Closed yunseok624 closed 7 months ago
How long does 1 train iteration take? You might want to validate less often or on a smaller set, so that takes less time. This seems quite slow.
I trained an esrgan, with 4 images as input, for 1million iterations, on S2-NAIP on 1 A6000 gpu in ~12 days.
What do you mean by 4 images as input?
It takes 2min for every 100 epoches. I'm using small val_sets. I'm displaying results in wandb every 200 iterations to see check whether I should continue or stop the training. Maybe I should validate every every 5000 iterations like you put in the .yml file and display the result in wandb for every 200 iterations
I mean n_s2_images=4, but that shouldn't affect time per iteration too much.
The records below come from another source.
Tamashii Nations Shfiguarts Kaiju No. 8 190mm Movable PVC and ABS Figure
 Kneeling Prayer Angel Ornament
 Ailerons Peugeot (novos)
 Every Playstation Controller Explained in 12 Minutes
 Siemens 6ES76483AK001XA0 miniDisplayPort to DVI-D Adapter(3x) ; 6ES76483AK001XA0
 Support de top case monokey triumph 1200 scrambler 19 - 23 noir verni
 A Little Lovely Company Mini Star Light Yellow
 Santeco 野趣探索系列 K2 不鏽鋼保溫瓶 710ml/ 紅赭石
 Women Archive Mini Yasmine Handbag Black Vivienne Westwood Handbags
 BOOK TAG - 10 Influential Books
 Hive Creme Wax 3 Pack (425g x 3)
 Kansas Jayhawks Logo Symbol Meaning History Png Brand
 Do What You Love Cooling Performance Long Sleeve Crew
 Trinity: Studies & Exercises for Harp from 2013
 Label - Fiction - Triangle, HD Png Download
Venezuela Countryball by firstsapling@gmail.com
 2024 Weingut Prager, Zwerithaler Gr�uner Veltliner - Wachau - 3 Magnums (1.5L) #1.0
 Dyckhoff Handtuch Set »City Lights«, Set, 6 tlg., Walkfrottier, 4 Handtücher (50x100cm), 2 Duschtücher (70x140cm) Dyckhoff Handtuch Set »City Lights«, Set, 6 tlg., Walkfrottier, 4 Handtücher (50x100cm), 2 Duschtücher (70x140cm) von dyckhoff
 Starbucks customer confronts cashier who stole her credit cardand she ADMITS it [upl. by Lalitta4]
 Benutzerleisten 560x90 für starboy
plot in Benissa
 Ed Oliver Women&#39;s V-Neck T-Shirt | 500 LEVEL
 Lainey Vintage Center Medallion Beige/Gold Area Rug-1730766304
I think validating every 5000 iterations is a good idea, validation takes a long time. I think it's set up to run validation with a batch size of 1, so maybe editing the code to work with a larger batch size would speed that up a bit. How long does it take to display the result in wandb for 1 iteration?
It takes minimum 25min, but like you said I think it's the problem with validation.
For proba-v dataset, I validate every 100 iterations, but it trains very quickly and displays on wandb
Okay, I see. Try validating less during training (you could always run the evaluate script in a separate process while training is going), and see if speeds are ok.
Hi, can you tell me how long it took for you to train S2-NAIP on esrgan? I'm started training with OSM discriminator & clip loss, however I'm still in 200th iteration for 2.5.